SET PROBLEM: In the physics excerpt below, translate this sentence into Spanish: "For $r_{tb}>1$ and $C_7^{eff}> 0$, the NHB effects to $A_{FB}$ are negligible."

The NHB effects on $A_{FB}$ is sensitive to the coupling 
$\bar{\xi}_{N,\tau\tau}^{D}$ as it should be. For $|r_{tb}|<1$ and 
$C_7^{eff}> 0$, the NHB contribution is $-\%\, 0.15$ for 
$\bar{\xi}_{N,\tau\tau}^{D}=1 \, GeV$ and $\%\, 1.2$ for 
$\bar{\xi}_{N,\tau\tau}^{D}=100 \, GeV$ in case the parameter 
$\frac{\bar{\xi}_{N,bb}^{D}}{m_b}=40$. Increasing 
$\bar{\xi}_{N,\tau\tau}^{D}$ causes to the enhancement in the NHB effects. 
For $r_{tb}>1$ and $C_7^{eff}< 0$, the NHB effects are negative and it 
increases the overall result by  $\%\, 10$ for 
$\frac{\bar{\xi}_{N,bb}^{D}}{m_b} = 0.4$ and 
$\bar{\xi}_{N,\tau\tau}^{D}=100 \, GeV$. For $r_{tb}>1$ and 
$C_7^{eff}> 0$, the NHB effects to $A_{FB}$ are negligible. 

Now, we would like to summarize our results.

Picture-based spatial questions:

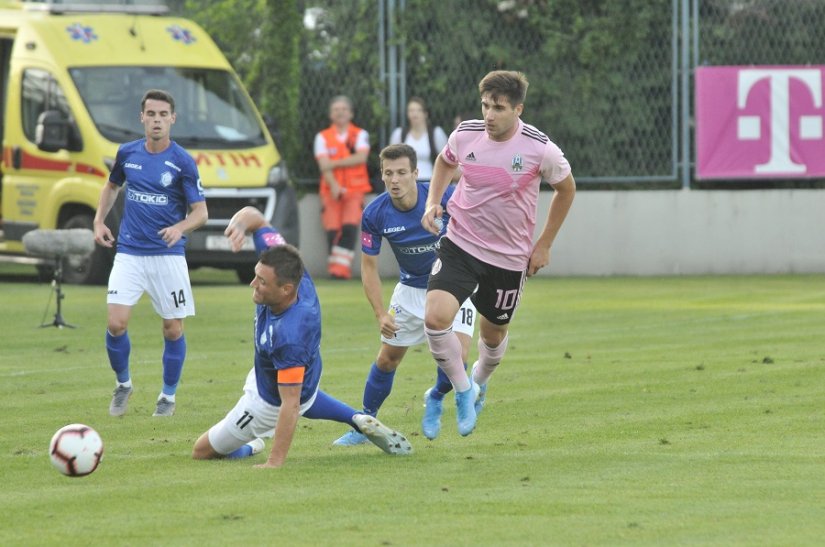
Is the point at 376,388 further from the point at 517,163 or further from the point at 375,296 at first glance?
the point at 517,163

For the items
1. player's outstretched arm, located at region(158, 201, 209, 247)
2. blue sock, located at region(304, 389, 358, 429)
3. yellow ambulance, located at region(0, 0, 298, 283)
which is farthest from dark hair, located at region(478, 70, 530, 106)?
yellow ambulance, located at region(0, 0, 298, 283)

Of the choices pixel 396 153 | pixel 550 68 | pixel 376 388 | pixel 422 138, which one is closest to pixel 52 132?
pixel 422 138

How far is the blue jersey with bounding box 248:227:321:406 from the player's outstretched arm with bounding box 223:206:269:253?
0.46 ft

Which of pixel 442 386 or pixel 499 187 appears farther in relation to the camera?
pixel 442 386

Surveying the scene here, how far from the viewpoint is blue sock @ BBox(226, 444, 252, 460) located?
29.4 feet

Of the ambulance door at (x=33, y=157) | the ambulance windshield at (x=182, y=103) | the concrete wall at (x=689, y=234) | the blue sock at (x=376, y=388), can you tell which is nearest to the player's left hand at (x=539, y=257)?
the blue sock at (x=376, y=388)

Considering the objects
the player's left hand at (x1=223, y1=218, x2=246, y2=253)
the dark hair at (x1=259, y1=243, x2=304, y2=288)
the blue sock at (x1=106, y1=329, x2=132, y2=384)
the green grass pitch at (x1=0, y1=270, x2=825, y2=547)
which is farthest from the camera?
the blue sock at (x1=106, y1=329, x2=132, y2=384)

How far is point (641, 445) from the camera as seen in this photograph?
9.20 metres

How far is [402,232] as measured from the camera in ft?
32.8

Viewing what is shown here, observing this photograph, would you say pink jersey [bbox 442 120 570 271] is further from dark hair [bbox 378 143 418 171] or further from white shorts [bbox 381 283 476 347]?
white shorts [bbox 381 283 476 347]

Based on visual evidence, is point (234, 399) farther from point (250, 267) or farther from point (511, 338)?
point (250, 267)

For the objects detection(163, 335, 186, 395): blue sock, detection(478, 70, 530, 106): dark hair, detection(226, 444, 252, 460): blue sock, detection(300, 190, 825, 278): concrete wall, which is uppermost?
detection(478, 70, 530, 106): dark hair

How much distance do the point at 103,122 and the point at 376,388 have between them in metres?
11.5

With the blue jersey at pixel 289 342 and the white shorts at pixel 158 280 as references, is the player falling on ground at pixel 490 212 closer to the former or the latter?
the blue jersey at pixel 289 342
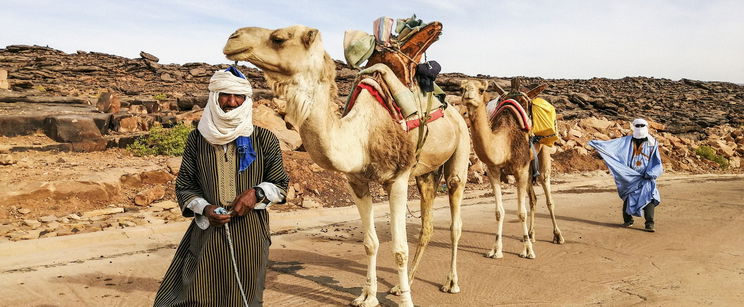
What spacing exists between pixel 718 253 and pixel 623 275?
79.6 inches

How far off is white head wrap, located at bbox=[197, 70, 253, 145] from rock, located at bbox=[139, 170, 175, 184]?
30.4ft

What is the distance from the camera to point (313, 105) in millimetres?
3854

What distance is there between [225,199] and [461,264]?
4.39 m

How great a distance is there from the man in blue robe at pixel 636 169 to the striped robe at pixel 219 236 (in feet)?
26.4

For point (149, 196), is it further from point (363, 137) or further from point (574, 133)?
point (574, 133)

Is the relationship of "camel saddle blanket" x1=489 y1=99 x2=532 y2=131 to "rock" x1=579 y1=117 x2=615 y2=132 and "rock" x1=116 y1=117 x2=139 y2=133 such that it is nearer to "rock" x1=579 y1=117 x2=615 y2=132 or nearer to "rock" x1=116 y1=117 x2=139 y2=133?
"rock" x1=116 y1=117 x2=139 y2=133

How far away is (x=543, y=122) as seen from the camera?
8.48m

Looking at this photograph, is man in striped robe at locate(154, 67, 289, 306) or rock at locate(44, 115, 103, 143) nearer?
man in striped robe at locate(154, 67, 289, 306)

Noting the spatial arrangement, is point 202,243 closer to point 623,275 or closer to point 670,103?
point 623,275

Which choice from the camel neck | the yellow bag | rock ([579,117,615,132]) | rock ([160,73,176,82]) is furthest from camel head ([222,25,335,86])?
rock ([160,73,176,82])

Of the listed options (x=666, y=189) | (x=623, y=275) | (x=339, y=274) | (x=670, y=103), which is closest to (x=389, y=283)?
(x=339, y=274)

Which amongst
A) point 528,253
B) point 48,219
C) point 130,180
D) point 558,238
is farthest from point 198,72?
point 528,253

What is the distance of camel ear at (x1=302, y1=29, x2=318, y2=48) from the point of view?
3.66 metres

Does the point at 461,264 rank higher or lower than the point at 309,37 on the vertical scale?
lower
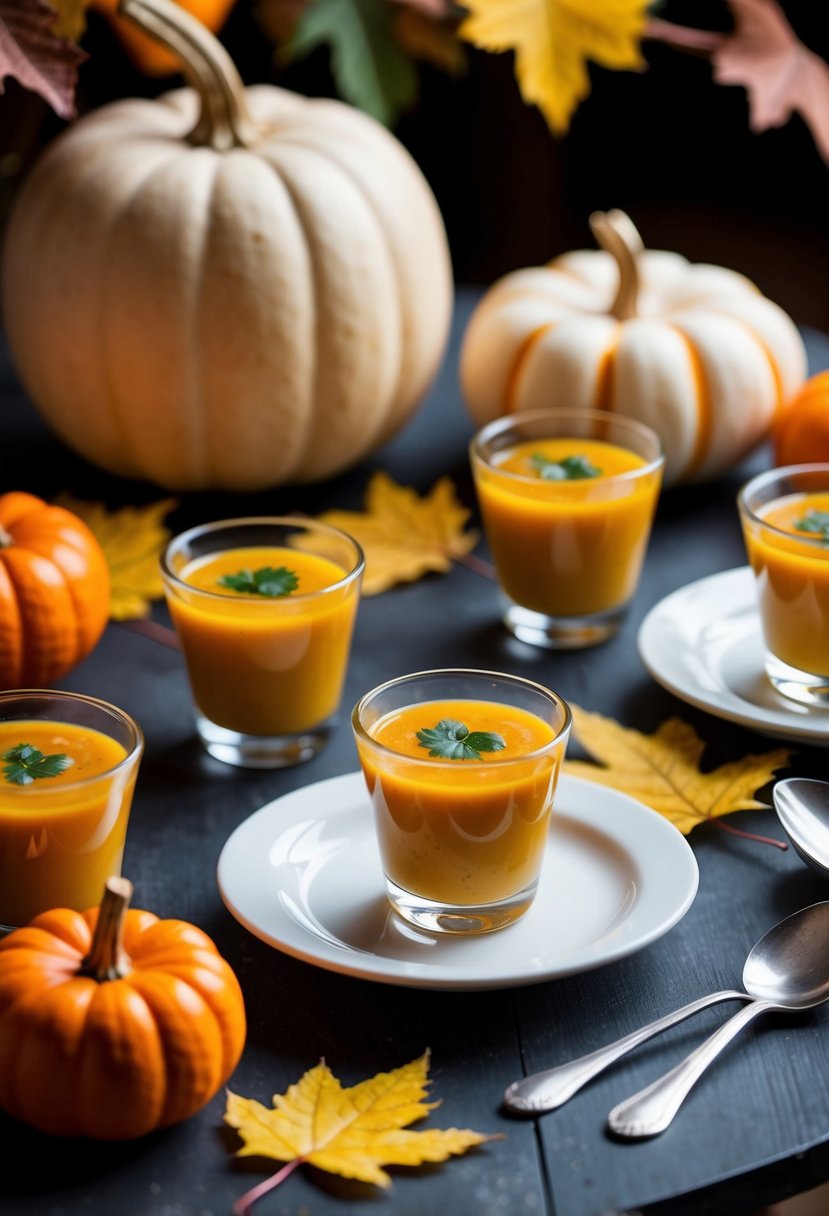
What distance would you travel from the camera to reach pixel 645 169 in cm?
365

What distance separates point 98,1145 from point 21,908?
0.79ft

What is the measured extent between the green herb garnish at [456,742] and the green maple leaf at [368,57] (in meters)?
1.29

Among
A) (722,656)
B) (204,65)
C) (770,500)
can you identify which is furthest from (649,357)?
(204,65)

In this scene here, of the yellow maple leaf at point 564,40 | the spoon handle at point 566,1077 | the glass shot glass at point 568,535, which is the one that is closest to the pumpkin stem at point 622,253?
the yellow maple leaf at point 564,40

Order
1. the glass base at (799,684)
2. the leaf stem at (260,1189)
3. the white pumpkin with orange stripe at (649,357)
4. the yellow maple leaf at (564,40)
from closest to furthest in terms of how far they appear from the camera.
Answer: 1. the leaf stem at (260,1189)
2. the glass base at (799,684)
3. the white pumpkin with orange stripe at (649,357)
4. the yellow maple leaf at (564,40)

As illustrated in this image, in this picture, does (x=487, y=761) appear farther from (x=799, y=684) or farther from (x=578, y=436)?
(x=578, y=436)

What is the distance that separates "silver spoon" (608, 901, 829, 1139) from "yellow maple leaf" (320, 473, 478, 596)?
0.73m

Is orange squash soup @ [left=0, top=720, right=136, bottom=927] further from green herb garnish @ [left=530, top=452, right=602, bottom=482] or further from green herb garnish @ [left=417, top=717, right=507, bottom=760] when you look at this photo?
green herb garnish @ [left=530, top=452, right=602, bottom=482]

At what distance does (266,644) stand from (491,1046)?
479mm

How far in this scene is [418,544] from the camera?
71.9 inches

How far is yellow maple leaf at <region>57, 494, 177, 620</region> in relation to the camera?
5.52ft

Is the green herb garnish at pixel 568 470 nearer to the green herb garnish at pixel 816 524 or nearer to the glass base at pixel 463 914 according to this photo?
the green herb garnish at pixel 816 524

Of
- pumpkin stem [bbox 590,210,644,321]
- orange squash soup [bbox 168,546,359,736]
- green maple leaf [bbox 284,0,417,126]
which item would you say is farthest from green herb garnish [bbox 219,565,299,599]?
green maple leaf [bbox 284,0,417,126]

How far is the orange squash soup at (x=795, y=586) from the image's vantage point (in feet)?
4.65
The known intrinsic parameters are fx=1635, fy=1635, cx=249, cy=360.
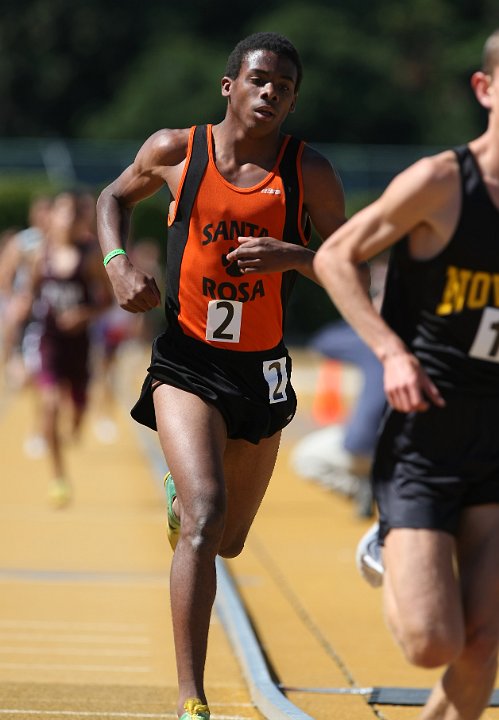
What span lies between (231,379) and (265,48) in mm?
1210

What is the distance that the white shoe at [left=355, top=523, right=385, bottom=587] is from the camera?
5184 millimetres

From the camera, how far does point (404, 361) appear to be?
4.63 meters

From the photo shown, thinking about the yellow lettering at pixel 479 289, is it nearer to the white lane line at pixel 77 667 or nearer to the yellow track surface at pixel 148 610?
the yellow track surface at pixel 148 610

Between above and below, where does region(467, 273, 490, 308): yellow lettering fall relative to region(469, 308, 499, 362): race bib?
above

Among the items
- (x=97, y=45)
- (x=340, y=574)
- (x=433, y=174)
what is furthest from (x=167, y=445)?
(x=97, y=45)

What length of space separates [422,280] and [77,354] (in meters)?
8.99

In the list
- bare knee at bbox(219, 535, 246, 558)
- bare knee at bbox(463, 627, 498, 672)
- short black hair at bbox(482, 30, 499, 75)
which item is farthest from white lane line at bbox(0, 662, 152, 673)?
short black hair at bbox(482, 30, 499, 75)

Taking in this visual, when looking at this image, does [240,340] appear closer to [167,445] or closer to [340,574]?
[167,445]

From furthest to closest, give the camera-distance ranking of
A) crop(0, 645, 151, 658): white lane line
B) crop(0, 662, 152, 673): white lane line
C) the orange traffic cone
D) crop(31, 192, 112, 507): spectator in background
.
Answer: the orange traffic cone
crop(31, 192, 112, 507): spectator in background
crop(0, 645, 151, 658): white lane line
crop(0, 662, 152, 673): white lane line

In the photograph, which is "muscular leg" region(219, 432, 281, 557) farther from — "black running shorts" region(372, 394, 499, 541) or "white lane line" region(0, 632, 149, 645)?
"white lane line" region(0, 632, 149, 645)

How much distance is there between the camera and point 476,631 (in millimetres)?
4770

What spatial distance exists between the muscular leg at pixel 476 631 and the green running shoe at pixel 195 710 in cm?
88

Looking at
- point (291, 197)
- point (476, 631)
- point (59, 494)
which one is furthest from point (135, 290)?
point (59, 494)

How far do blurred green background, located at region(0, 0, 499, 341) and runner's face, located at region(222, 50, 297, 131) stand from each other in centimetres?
4954
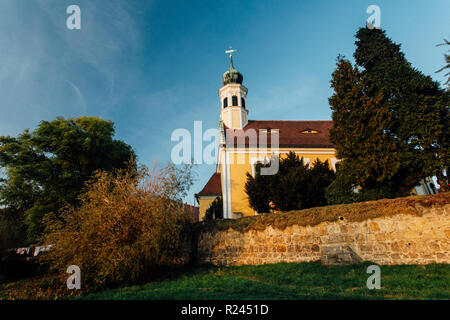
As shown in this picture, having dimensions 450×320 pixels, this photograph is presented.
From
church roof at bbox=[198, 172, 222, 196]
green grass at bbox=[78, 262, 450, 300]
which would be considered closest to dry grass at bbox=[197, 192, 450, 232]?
green grass at bbox=[78, 262, 450, 300]

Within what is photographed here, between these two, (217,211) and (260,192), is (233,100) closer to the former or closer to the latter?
(217,211)

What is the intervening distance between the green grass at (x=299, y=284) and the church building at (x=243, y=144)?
10.4m

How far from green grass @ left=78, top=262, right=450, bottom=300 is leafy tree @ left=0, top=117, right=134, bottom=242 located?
12.1m

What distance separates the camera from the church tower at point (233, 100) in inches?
1139

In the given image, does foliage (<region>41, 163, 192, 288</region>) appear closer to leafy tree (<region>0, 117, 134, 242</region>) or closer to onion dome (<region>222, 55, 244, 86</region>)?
leafy tree (<region>0, 117, 134, 242</region>)

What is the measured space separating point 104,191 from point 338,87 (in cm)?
1453

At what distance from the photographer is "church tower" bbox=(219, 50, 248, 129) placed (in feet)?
94.9

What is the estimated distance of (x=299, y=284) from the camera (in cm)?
799

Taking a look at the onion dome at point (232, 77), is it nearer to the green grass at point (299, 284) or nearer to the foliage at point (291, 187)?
the foliage at point (291, 187)

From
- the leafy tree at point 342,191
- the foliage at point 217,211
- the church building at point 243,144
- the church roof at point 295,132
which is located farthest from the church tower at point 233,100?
the leafy tree at point 342,191

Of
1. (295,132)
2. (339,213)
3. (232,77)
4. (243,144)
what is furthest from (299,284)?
(232,77)

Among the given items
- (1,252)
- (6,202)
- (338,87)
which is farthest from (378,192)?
(6,202)

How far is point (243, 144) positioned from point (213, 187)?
7.94 m
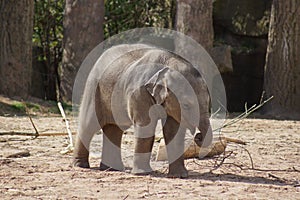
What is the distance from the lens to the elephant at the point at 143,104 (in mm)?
6023

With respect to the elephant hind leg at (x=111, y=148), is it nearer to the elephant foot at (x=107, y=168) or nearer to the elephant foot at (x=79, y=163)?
the elephant foot at (x=107, y=168)

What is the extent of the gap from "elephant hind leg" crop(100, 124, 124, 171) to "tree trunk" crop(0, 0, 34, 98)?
23.7 feet

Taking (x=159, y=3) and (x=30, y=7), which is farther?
(x=159, y=3)

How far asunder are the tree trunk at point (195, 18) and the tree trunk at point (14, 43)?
119 inches

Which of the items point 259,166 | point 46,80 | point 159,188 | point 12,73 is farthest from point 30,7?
point 159,188

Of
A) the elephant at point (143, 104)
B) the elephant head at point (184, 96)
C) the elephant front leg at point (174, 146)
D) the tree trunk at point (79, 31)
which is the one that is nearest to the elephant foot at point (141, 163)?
the elephant at point (143, 104)

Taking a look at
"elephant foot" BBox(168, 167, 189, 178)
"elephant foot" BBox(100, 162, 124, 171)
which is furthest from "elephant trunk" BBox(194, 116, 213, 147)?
"elephant foot" BBox(100, 162, 124, 171)

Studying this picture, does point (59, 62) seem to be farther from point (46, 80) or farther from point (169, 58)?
point (169, 58)

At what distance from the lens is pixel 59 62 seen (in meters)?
18.0

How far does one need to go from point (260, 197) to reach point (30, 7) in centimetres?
942

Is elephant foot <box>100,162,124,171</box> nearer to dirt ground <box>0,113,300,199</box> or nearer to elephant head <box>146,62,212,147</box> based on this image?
dirt ground <box>0,113,300,199</box>

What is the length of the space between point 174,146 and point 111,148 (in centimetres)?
96

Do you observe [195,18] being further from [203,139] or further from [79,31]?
[203,139]

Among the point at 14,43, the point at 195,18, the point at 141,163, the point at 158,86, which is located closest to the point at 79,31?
the point at 14,43
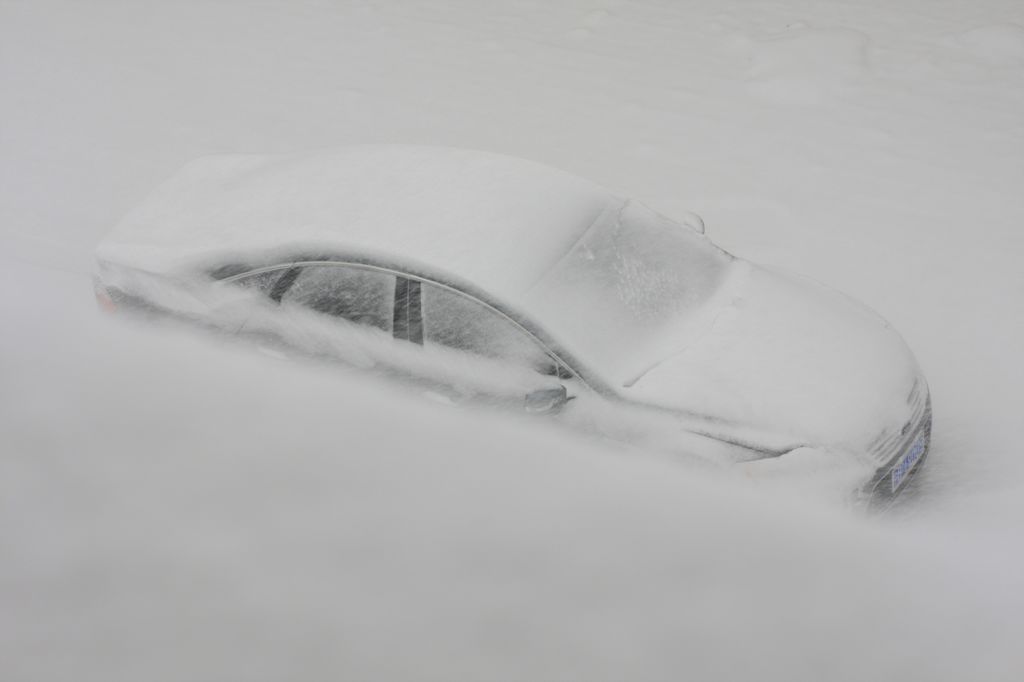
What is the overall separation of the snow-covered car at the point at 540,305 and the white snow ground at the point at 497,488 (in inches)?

EXERCISE RESULT: Para $r_{tb}>1$ y $C_7^{eff}> 0$, los efectos NHB sobre $A_{FB}$ son despreciables.